▶ [What the task requires] Rewrite every line of the records below, replacing "damaged or defective" with "worn or faulty" and changing nothing else. Omit the pictures from your answer.

Source data
###
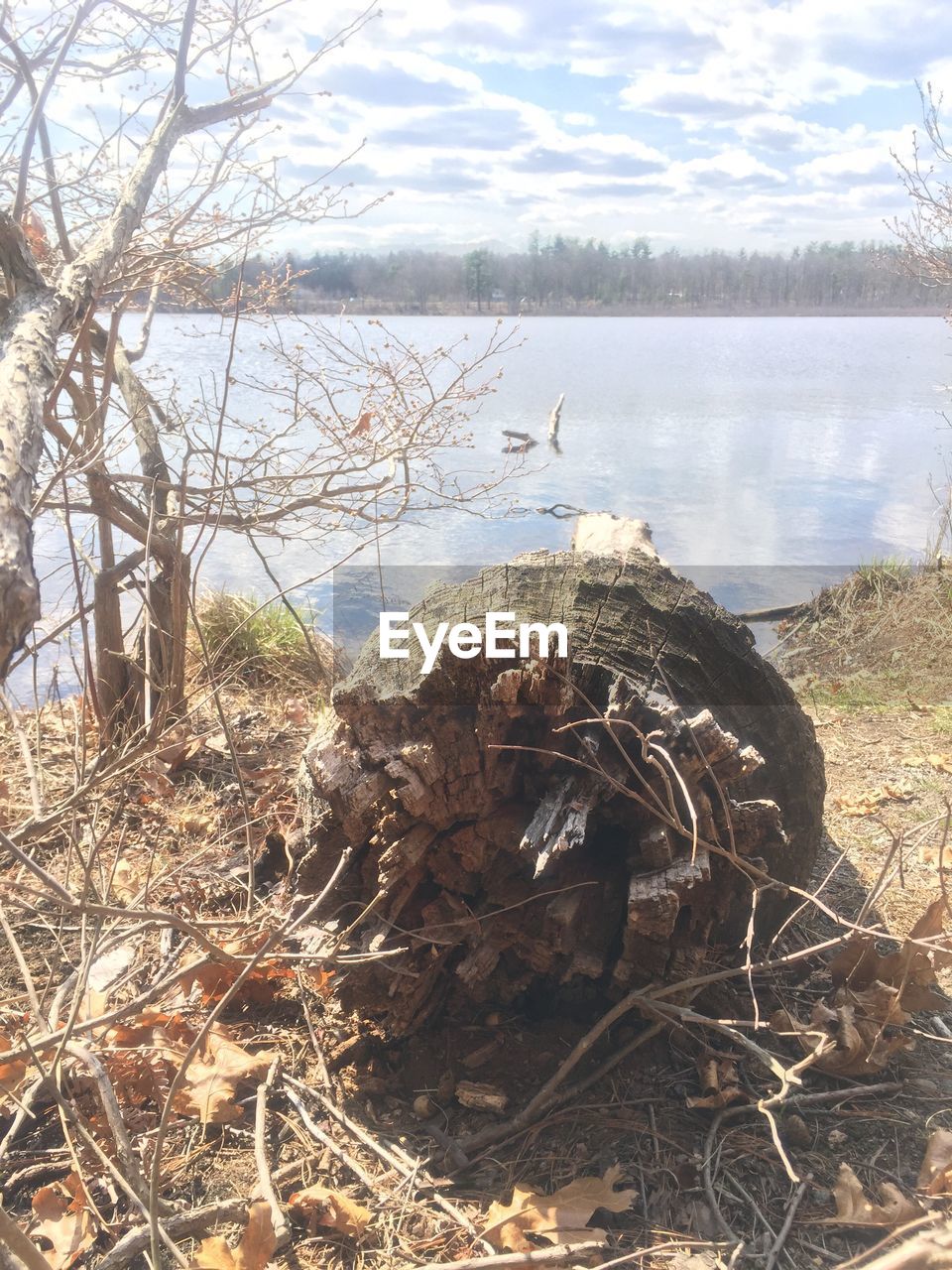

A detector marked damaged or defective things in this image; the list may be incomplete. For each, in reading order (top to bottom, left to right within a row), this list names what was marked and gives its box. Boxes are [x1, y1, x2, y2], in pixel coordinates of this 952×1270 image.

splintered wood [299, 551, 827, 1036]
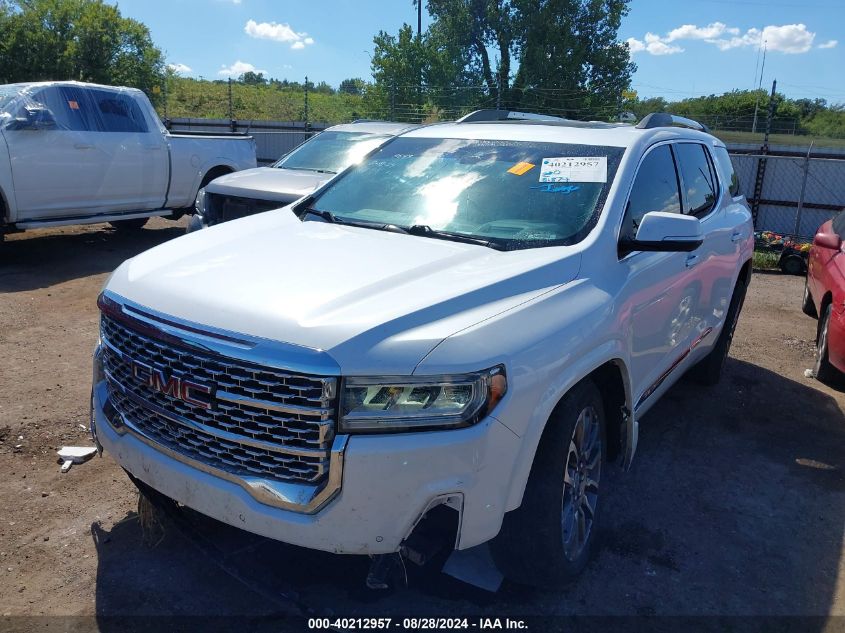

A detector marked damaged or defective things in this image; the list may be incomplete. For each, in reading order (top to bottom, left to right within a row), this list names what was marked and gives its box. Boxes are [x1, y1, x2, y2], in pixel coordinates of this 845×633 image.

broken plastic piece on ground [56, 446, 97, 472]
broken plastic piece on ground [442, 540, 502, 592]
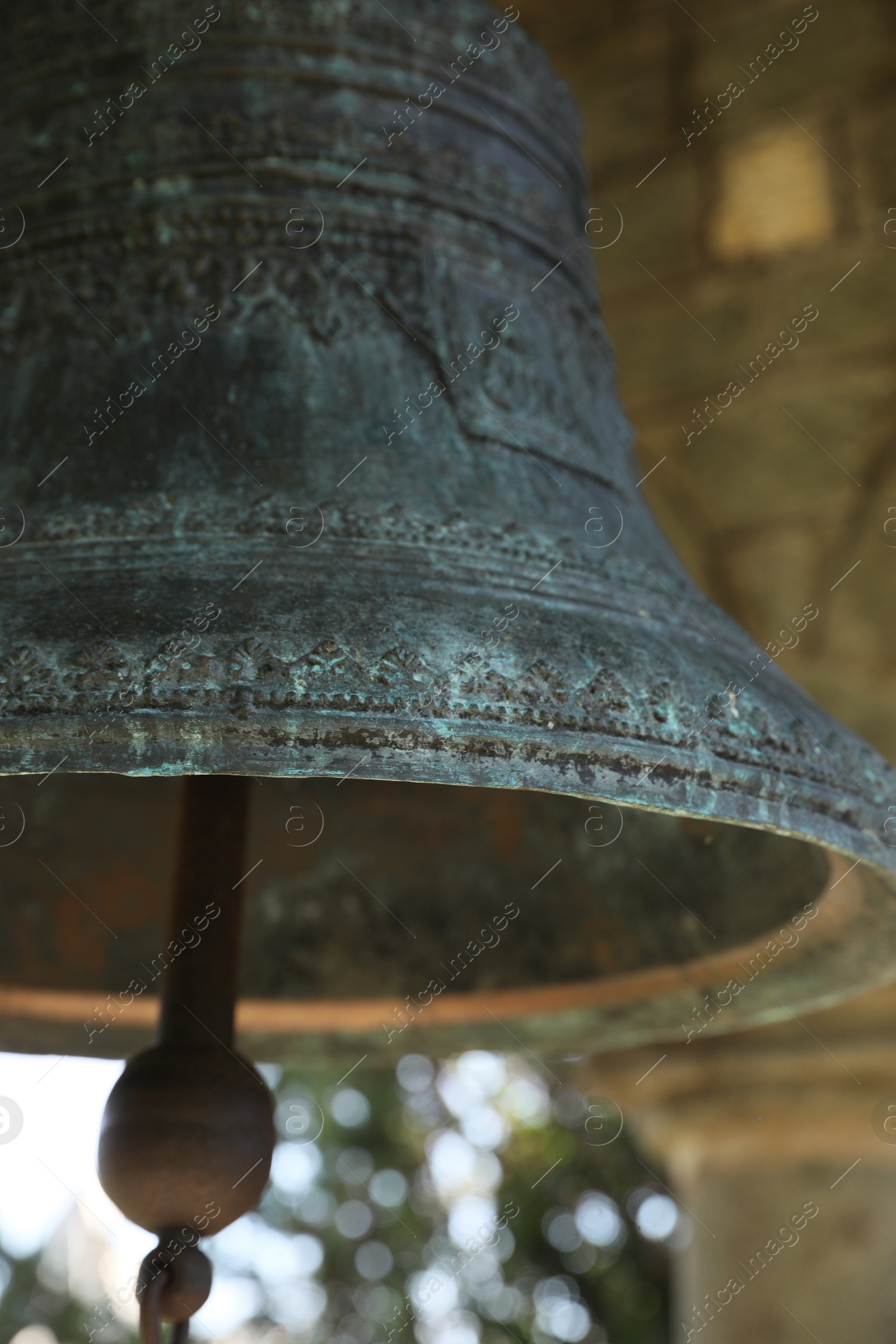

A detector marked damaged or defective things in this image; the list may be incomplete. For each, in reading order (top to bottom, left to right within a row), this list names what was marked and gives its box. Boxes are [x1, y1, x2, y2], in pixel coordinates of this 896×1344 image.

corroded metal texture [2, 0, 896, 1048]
###
▶ [In response]
A detector marked worn or faulty things in this image; the list may be incomplete. For each, in reading order (top to bottom, left to right within a row), this list names what was marked and gives its box. Boxes are [x1, y1, x2, y2], in pixel coordinates of this 952×1270 image.

splintered wood [299, 551, 827, 1036]

A detector marked worn or faulty things in this image; the list may be incomplete. For each, in reading order (top to bottom, left to right within a row), this list names what was marked and gives its box. Boxes are [x1, y1, x2, y2], in pixel coordinates of this 845×633 image.

broken plastic piece on ground [56, 446, 97, 472]
broken plastic piece on ground [442, 540, 502, 592]

A detector marked worn or faulty things in this image; the list may be incomplete. For each, in reading order (top to bottom, left to right within a row), this list names what was marked and gives its box. Boxes are [x1, y1, x2, y2], in pixel coordinates of this 896×1344 image.

corroded metal texture [2, 0, 896, 1048]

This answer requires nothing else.